#### REQUIRED WORK
From the first line to the last, set down the data exactly as given.

#### DATA PROVIDED
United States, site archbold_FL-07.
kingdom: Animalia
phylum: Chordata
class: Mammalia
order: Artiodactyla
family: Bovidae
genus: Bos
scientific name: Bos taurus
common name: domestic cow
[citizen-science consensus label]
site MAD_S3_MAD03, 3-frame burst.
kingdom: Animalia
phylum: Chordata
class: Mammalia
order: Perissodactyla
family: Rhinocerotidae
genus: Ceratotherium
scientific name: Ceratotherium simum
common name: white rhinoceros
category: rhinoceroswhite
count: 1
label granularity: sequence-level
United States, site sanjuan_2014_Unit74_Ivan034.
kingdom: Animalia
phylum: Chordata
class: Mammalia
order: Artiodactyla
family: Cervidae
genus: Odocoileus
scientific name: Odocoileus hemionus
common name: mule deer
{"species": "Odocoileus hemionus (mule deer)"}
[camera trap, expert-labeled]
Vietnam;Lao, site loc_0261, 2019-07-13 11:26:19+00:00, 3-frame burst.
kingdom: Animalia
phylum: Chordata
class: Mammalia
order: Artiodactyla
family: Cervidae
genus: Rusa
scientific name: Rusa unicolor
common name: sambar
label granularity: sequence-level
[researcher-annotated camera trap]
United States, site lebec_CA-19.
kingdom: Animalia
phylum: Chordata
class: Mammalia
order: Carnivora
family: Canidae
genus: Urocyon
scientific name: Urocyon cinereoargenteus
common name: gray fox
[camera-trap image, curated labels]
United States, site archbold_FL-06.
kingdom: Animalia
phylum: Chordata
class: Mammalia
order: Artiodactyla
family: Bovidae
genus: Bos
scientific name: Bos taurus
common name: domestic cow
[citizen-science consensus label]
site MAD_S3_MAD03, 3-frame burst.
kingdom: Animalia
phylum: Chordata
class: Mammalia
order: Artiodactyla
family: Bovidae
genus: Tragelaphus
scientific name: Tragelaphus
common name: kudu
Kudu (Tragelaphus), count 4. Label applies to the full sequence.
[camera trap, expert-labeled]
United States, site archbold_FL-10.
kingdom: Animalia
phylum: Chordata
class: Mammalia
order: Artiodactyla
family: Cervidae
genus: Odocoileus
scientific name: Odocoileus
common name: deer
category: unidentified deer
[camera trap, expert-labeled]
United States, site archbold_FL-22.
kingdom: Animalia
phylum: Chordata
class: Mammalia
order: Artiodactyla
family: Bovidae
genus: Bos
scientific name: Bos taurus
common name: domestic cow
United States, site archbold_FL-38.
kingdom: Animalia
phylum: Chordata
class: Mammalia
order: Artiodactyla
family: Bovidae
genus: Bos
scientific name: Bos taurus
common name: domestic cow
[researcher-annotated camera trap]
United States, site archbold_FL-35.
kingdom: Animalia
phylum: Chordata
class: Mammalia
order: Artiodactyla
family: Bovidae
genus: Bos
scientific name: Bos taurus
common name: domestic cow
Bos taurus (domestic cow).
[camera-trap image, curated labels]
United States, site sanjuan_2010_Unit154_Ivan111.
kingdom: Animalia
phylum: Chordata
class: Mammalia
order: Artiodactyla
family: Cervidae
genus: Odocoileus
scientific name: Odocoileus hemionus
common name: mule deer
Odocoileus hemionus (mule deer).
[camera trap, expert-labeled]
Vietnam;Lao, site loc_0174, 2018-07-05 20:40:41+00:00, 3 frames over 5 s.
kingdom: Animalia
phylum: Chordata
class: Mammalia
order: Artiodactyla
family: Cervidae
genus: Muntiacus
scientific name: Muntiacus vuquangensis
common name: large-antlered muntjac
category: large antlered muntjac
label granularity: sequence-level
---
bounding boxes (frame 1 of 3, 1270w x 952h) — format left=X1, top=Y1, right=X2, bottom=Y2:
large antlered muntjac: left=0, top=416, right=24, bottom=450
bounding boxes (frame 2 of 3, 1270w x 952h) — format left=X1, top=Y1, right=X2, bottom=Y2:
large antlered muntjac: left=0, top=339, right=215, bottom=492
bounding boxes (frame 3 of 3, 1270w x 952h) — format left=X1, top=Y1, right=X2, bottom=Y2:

#### TASK RESULT
United States, site archbold_FL-07.
kingdom: Animalia
phylum: Chordata
class: Mammalia
order: Artiodactyla
family: Bovidae
genus: Bos
scientific name: Bos taurus
common name: domestic cow
[citizen-science consensus label]
site MAD_S3_MAD03, 3-frame burst.
kingdom: Animalia
phylum: Chordata
class: Mammalia
order: Perissodactyla
family: Rhinocerotidae
genus: Ceratotherium
scientific name: Ceratotherium simum
common name: white rhinoceros
category: rhinoceroswhite
count: 1
label granularity: sequence-level
United States, site sanjuan_2014_Unit74_Ivan034.
kingdom: Animalia
phylum: Chordata
class: Mammalia
order: Artiodactyla
family: Cervidae
genus: Odocoileus
scientific name: Odocoileus hemionus
common name: mule deer
{"species": "Odocoileus hemionus (mule deer)"}
[camera trap, expert-labeled]
Vietnam;Lao, site loc_0261, 2019-07-13 11:26:19+00:00, 3-frame burst.
kingdom: Animalia
phylum: Chordata
class: Mammalia
order: Artiodactyla
family: Cervidae
genus: Rusa
scientific name: Rusa unicolor
common name: sambar
label granularity: sequence-level
[researcher-annotated camera trap]
United States, site lebec_CA-19.
kingdom: Animalia
phylum: Chordata
class: Mammalia
order: Carnivora
family: Canidae
genus: Urocyon
scientific name: Urocyon cinereoargenteus
common name: gray fox
[camera-trap image, curated labels]
United States, site archbold_FL-06.
kingdom: Animalia
phylum: Chordata
class: Mammalia
order: Artiodactyla
family: Bovidae
genus: Bos
scientific name: Bos taurus
common name: domestic cow
[citizen-science consensus label]
site MAD_S3_MAD03, 3-frame burst.
kingdom: Animalia
phylum: Chordata
class: Mammalia
order: Artiodactyla
family: Bovidae
genus: Tragelaphus
scientific name: Tragelaphus
common name: kudu
Kudu (Tragelaphus), count 4. Label applies to the full sequence.
[camera trap, expert-labeled]
United States, site archbold_FL-10.
kingdom: Animalia
phylum: Chordata
class: Mammalia
order: Artiodactyla
family: Cervidae
genus: Odocoileus
scientific name: Odocoileus
common name: deer
category: unidentified deer
[camera trap, expert-labeled]
United States, site archbold_FL-22.
kingdom: Animalia
phylum: Chordata
class: Mammalia
order: Artiodactyla
family: Bovidae
genus: Bos
scientific name: Bos taurus
common name: domestic cow
United States, site archbold_FL-38.
kingdom: Animalia
phylum: Chordata
class: Mammalia
order: Artiodactyla
family: Bovidae
genus: Bos
scientific name: Bos taurus
common name: domestic cow
[researcher-annotated camera trap]
United States, site archbold_FL-35.
kingdom: Animalia
phylum: Chordata
class: Mammalia
order: Artiodactyla
family: Bovidae
genus: Bos
scientific name: Bos taurus
common name: domestic cow
Bos taurus (domestic cow).
[camera-trap image, curated labels]
United States, site sanjuan_2010_Unit154_Ivan111.
kingdom: Animalia
phylum: Chordata
class: Mammalia
order: Artiodactyla
family: Cervidae
genus: Odocoileus
scientific name: Odocoileus hemionus
common name: mule deer
Odocoileus hemionus (mule deer).
[camera trap, expert-labeled]
Vietnam;Lao, site loc_0174, 2018-07-05 20:40:41+00:00, 3 frames over 5 s.
kingdom: Animalia
phylum: Chordata
class: Mammalia
order: Artiodactyla
family: Cervidae
genus: Muntiacus
scientific name: Muntiacus vuquangensis
common name: large-antlered muntjac
category: large antlered muntjac
label granularity: sequence-level
---
bounding boxes (frame 1 of 3, 1270w x 952h) — format left=X1, top=Y1, right=X2, bottom=Y2:
large antlered muntjac: left=0, top=416, right=24, bottom=450
bounding boxes (frame 2 of 3, 1270w x 952h) — format left=X1, top=Y1, right=X2, bottom=Y2:
large antlered muntjac: left=0, top=339, right=215, bottom=492
bounding boxes (frame 3 of 3, 1270w x 952h) — format left=X1, top=Y1, right=X2, bottom=Y2:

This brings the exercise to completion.